# Exercise:
In the records below, work out how many lines hold the word "cells". Report the number alone.

BEGIN Provided entries

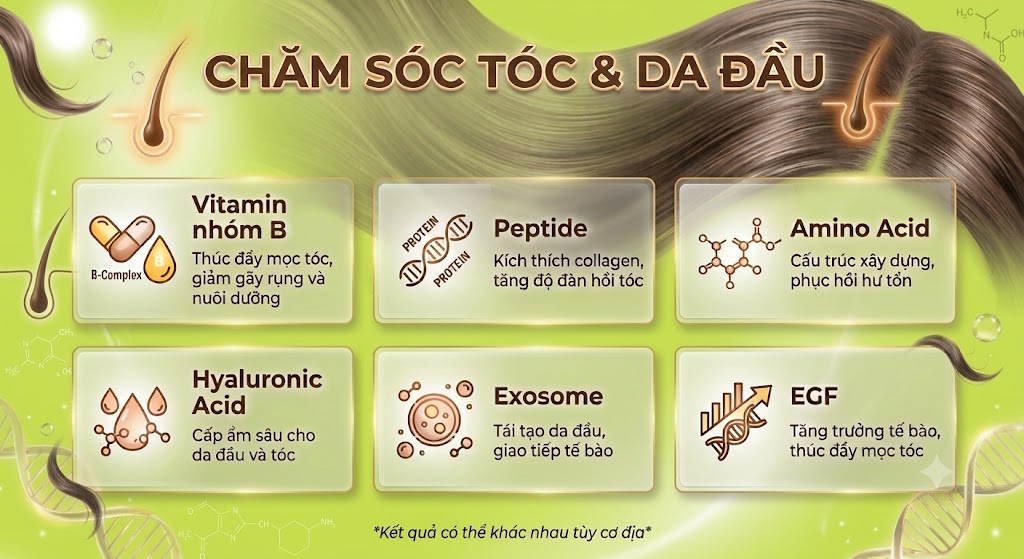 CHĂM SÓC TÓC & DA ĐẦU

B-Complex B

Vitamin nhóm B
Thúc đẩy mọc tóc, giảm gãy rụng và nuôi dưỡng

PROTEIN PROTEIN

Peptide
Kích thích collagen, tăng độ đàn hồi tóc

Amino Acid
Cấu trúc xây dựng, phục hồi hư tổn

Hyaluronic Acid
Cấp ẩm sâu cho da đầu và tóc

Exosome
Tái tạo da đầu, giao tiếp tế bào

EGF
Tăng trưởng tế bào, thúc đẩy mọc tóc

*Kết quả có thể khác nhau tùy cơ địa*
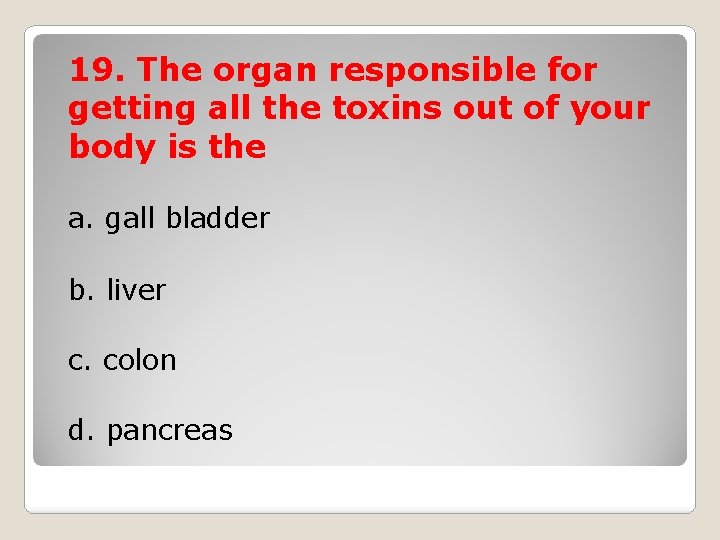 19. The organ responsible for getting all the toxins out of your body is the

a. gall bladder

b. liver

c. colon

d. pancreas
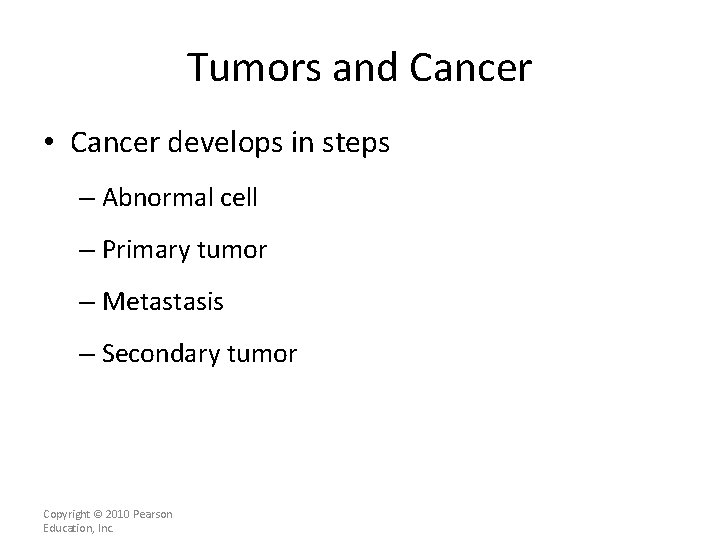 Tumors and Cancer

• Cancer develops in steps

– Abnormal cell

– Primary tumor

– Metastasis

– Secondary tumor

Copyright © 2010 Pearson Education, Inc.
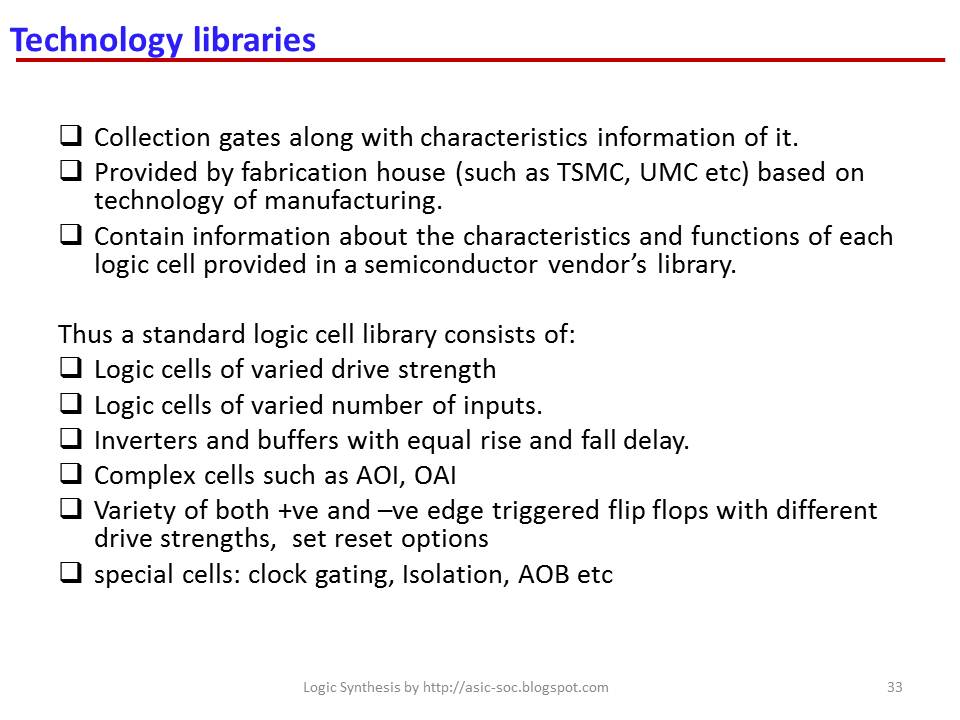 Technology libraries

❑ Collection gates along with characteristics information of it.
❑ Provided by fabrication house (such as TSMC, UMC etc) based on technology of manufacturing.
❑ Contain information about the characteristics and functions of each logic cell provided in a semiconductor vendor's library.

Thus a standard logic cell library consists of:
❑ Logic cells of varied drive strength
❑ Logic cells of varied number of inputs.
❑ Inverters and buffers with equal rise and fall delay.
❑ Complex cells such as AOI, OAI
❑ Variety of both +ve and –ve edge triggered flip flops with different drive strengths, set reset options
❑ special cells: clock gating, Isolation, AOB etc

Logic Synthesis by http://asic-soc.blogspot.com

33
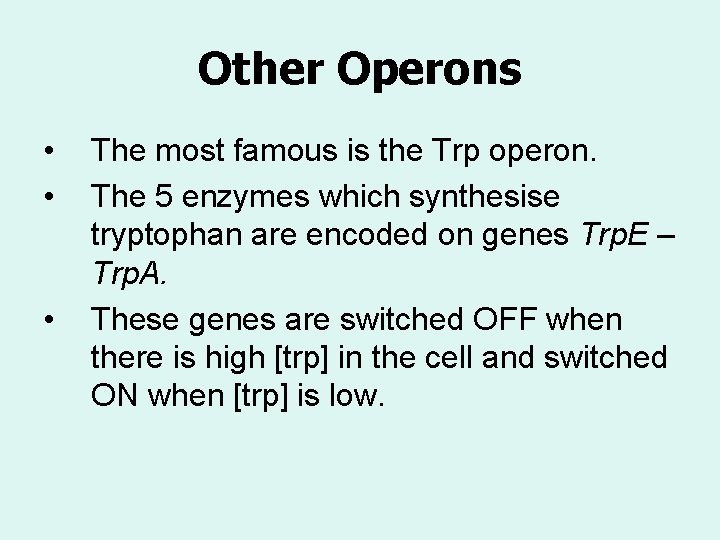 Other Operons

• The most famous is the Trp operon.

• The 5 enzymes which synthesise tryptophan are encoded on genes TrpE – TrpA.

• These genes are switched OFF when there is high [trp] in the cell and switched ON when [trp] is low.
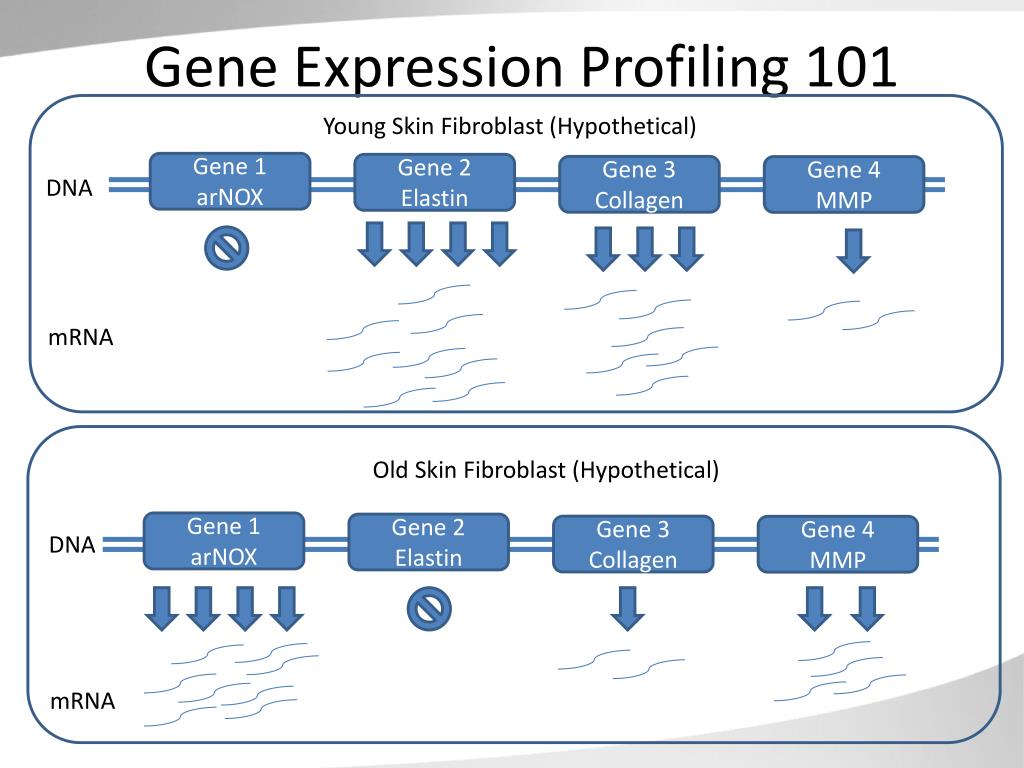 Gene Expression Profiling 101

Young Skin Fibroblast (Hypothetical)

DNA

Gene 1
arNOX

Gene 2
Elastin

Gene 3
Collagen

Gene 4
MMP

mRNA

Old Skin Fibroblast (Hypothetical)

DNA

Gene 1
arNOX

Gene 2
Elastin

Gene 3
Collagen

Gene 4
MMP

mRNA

END Provided entries

# Answer for the task:
4